Bisakah Anda menuliskan kembali seluruh kutipan berita di bawah tentang tuntutan pencabutan UU Cipta Kerja di Kaubun, kata demi kata tanpa perubahan?

**Kutipan Pilihan**
**********

Sabtu, 23 November 2024

Mahasiswa dan Pemuda Kaubun, Kutim Tuntut Pencabutan Omnimbus Law UU Cipta Kerja, Ini Alasannya

Selasa, 6 Oktober 2020 3:4

IST

POLITIKAL.ID, SAMARINDA - Aksi menuntut pencabutan Omnibuslaw UU Cipta Kerja dilakukan seluruh rakyat diberbagai daerah.

Tak terkecuali di Kecamatan Kaubun, Kabupaten Kutai Timur ( Kutim ) Kaltim, Selasa (6/10/2020).

Seperti diketahui, seruan buruh pada tanggal 6 sampai 8 Oktober 2020 pemogokan umum.

**********

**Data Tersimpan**
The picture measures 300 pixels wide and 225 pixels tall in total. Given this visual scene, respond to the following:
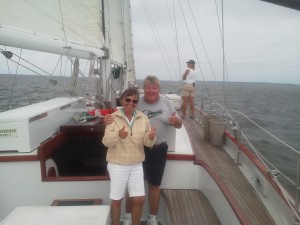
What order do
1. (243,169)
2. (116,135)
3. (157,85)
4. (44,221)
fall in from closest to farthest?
(44,221), (116,135), (157,85), (243,169)

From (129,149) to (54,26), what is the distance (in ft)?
7.98

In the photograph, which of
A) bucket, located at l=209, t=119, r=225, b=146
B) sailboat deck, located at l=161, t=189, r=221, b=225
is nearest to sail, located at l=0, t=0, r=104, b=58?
sailboat deck, located at l=161, t=189, r=221, b=225

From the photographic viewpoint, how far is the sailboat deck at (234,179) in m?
3.45

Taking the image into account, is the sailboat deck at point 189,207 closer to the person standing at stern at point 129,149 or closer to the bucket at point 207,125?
the person standing at stern at point 129,149

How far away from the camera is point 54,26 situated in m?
4.22

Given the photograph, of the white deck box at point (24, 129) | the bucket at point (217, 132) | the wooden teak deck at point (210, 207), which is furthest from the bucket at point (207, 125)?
the white deck box at point (24, 129)

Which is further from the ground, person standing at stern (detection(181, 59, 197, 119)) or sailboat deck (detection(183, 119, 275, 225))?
person standing at stern (detection(181, 59, 197, 119))

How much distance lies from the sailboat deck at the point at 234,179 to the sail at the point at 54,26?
2.90m

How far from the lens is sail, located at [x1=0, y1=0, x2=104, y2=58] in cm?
352

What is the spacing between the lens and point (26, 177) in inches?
144

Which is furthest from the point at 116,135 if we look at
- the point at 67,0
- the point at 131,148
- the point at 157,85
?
the point at 67,0

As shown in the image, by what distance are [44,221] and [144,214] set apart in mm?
1710

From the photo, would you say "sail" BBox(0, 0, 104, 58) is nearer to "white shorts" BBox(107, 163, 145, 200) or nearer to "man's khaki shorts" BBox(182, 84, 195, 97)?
"white shorts" BBox(107, 163, 145, 200)

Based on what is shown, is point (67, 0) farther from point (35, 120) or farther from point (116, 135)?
point (116, 135)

**********

**Bagian Jawaban**
Sabtu, 23 November 2024

Mahasiswa dan Pemuda Kaubun, Kutim Tuntut Pencabutan Omnimbus Law UU Cipta Kerja, Ini Alasannya

Selasa, 6 Oktober 2020 3:4

IST

POLITIKAL.ID, SAMARINDA - Aksi menuntut pencabutan Omnibuslaw UU Cipta Kerja dilakukan seluruh rakyat diberbagai daerah.

Tak terkecuali di Kecamatan Kaubun, Kabupaten Kutai Timur ( Kutim ) Kaltim, Selasa (6/10/2020).

Seperti diketahui, seruan buruh pada tanggal 6 sampai 8 Oktober 2020 pemogokan umum.